Problem to solve: Copy the records below word for word, from the line containing "Among train window, located" through the end of the records, including both ends. Leave out the pictures.

(Image-linked spatial records)
☆ ☆ ☆
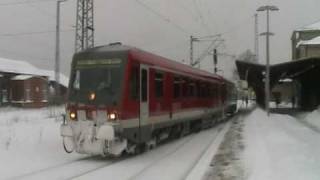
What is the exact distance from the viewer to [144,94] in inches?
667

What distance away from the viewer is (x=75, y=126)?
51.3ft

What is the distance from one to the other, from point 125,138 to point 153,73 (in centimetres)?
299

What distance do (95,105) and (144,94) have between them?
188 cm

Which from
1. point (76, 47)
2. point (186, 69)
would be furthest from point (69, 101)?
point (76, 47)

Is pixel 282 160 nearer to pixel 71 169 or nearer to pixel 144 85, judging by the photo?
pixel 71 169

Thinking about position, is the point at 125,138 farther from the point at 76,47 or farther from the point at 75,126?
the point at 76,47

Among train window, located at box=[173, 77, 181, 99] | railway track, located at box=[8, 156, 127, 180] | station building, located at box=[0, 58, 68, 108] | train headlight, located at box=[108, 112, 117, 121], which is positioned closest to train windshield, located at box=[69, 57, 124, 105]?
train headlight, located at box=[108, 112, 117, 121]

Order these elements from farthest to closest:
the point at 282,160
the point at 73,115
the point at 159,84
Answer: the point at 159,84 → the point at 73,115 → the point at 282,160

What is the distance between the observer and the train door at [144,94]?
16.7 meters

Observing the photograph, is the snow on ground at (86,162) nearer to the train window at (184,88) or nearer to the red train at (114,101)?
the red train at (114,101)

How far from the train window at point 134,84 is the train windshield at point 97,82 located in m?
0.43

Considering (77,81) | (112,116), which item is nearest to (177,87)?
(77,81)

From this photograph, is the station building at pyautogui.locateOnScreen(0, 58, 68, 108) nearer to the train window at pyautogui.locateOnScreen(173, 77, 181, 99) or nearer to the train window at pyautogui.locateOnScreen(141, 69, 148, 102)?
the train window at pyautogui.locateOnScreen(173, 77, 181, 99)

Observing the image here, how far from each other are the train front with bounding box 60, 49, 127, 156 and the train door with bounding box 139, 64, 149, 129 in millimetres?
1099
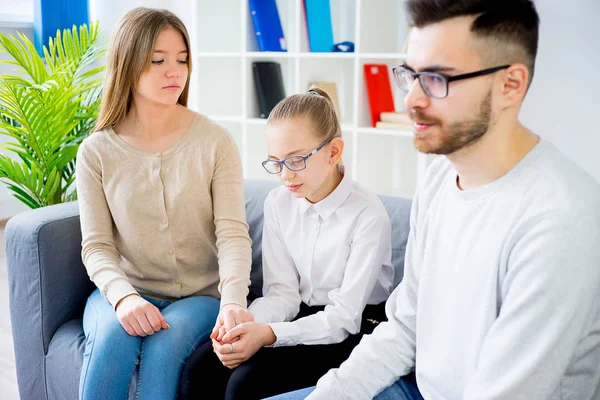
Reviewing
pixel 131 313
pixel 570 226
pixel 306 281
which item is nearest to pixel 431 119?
☆ ☆ ☆
Solution to this problem:
Among train window, located at box=[173, 77, 181, 99] | railway track, located at box=[8, 156, 127, 180] | station building, located at box=[0, 58, 68, 108] | train headlight, located at box=[108, 112, 117, 121], which is positioned closest to train windshield, located at box=[69, 57, 124, 105]?
train headlight, located at box=[108, 112, 117, 121]

Order these elements from farthest to closest:
the point at 282,160
the point at 73,115
the point at 159,84
Answer: the point at 159,84 → the point at 73,115 → the point at 282,160

What is the distance between the observer and the train door at [144,94]?
16.7 meters

Observing the photograph, is the snow on ground at (86,162) nearer to the train window at (184,88) or nearer to the red train at (114,101)?
the red train at (114,101)

How far from the train window at point 134,84 is the train windshield at point 97,82 located in m?
0.43

Considering (77,81) | (112,116), which item is nearest to (177,87)?
(77,81)

From this photograph, is the station building at pyautogui.locateOnScreen(0, 58, 68, 108) nearer to the train window at pyautogui.locateOnScreen(173, 77, 181, 99) or nearer to the train window at pyautogui.locateOnScreen(141, 69, 148, 102)?
the train window at pyautogui.locateOnScreen(173, 77, 181, 99)

Observing the image here, how far from each other are the train front with bounding box 60, 49, 127, 156 and the train door with bounding box 139, 64, 149, 129 in millimetres?
1099
Reviewing
pixel 131 313
pixel 570 226
pixel 306 281
which item is nearest to pixel 431 119?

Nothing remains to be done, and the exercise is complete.